■ Arbeitsauftrag 1: Schreiben Sie den Abschnitt des Textes über den Dialog um, der mit den Worten „Als zertifiziert und“ beginnt und mit „der Dialog ebenso.“ endet. Setzen Sie dabei „Gruppenverfahren“ an die Stelle von „Gruppenmethode“.
■ Arbeitsauftrag 2: Warum haben Bushe und Marshak laut dem Text über den Dialog Methoden wie Open Space und World Café unter „Dialogische Organisationsentwicklung“ zusammengefasst?
■ Arbeitsauftrag 3: Führen Sie den Text über den Dialog im Anschluss an seinen letzten Satz weiter.

Als zertifiziert und lehrberechtigt in der humanistischpsychologischen Methode „Transaktionsanalyse“, die als Gruppenmethode eingeführt wurde, um dem Einzelnen in und mithilfe der Gruppe Entwicklungsmöglichkeiten zu eröffnen, interessiert mich der Dialog ebenso.
Dieser Band ist der zweite einer Trilogie, die menschliche Antworten auf die „Menschine“ geben soll, ein Bild des Menschen, das sich im 21. Jahrhundert als Leitbild abzeichnet: Zunehmendes Ersetzen körperlicher Funktionen durch maschinelle Teile und chemische Glücksbringer. Damit ist dieser Band ein Teil der praktischen Antwort auf Yuval Hararis Buch „Homo Deus“ (2017).
Der Begriff „Dialog“ ist sowohl in der Umgangssprache als auch in verschiedenen Fachrichtungen (Psychologie, Kommunikationswissenschaft) populär. Eine erste Definition ist die eines Gesprächs zwischen Menschen mit Austausch der Beiträge auf Augenhöhe. Zum wirklichen Dialog wird eine Kommunikation nur, wenn sich aufeinander bezogen wird, eine wechselseitig wertschätzende Haltung mit Interesse an der Position des anderen zwischen den Beteiligten besteht. Dialog kann dann eine tiefere Ebene des Verständnisses erreichen. Dialog bedarf der Empathie, des Bemühens, sich in den anderen hineinzuversetzen und mit ihm mitzufühlen.
Zunehmend werden Formen der Kommunikation benötigt, die positive Ergebnisse auf zwei Ebenen erzielen: der des Sachlichen und der des Emotionalen der Menschen. Die so genannte „Dialogmethode“, wie sie von einigen Autoren als explizites Modell in die Humanwissenschaften eingebracht wurde, zielt auf eine gute Kommunikation und Begegnung von Menschen. Im Zentrum stehen Formen des miteinander im Gespräch Seins, die hierarchiefrei zu einer Begegnung von Menschen führen sollen, die ihrem Gedeihen, dem Verständnis und auch der Lösung von Problemen am meisten entgegenkommt.Die hinter getroffenen Aussagen stehenden Annahmen und Denksysteme zu ergründen, ist dabei ein wichtiger Teil. Entgegen der landläufigen Interpretation des Dialogs als Zwiegespräch findet interessanterweise seine Anwendung heute vor allem im Gruppensetting statt. Viele moderne Methoden wie Open Space, World Café, Theorie U und andere basieren auf Elementen der dialogischen Konzeption. Deshalb haben sich Bushe und Marshak (2016) auch dazu entschlossen diese Methoden unter „Dialogische Organisationsentwicklung“ zusammenzufassen.

■ Bereitgestelltes Material:
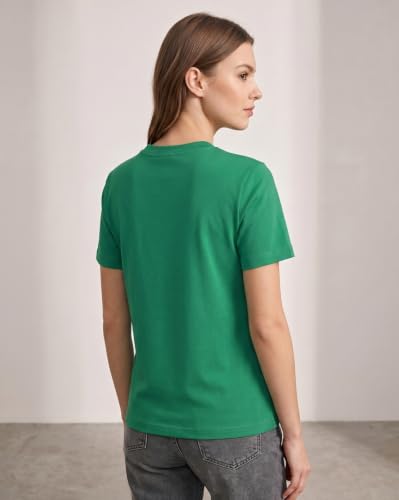 Image of NOBERO 100% Cotton T-Shirts for Women Stylish | Regular Fit | Solid T Shirts for Women 180 GSM Combed Cotton | Crew Neck Half Sleeve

■ Antwortbereich 1:
Als zertifiziert und lehrberechtigt in der humanistischpsychologischen Methode „Transaktionsanalyse“, die als Gruppenverfahren eingeführt wurde, um dem Einzelnen in und mithilfe der Gruppe Entwicklungsmöglichkeiten zu eröffnen, interessiert mich der Dialog ebenso.

■ Antwortbereich 2: Viele moderne Methoden wie Open Space, World Café und Theorie U basieren auf Elementen der dialogischen Konzeption.

■ Antwortbereich 3:
Martin Buber und David Bohm sind sozusagen die Väter des Dialogkonzeptes, wenn man den Ur-Ur-Großvater, den griechischen Philosophen Sokrates, einmal beiseite lässt. Buber und Bohm haben sich intensiv mit den Fragestellungen des Gespräches befasst. Bei Martin Buber steht die Entwicklung des einzelnen Menschen in der Begegnung mit anderen Menschen im Vordergrund. David Bohm hat mehr die Gesellschaft im Blick. Nach seiner Auffassung entstehen die Probleme der Gesellschaft und auch des Einzelnen aus einem inkohärenten Denken, das es im Dialog herauszufinden und auf kollektiver Ebene zu verändern gilt. Auch Bohms Dialoge mit dem indischen Weisheitslehrer Jiddu Krishnamurti versuchen hier unter der Einbeziehung der westlichen und der östlichen Perspektive Licht ins Dunkel zu bringen. Neuere Formen, die mit dem Dialogbegriff arbeiten, stellen die Anwendung in Organisationen in den Vordergrund. William Issacs aus dem Team von Peter Senge begann damit.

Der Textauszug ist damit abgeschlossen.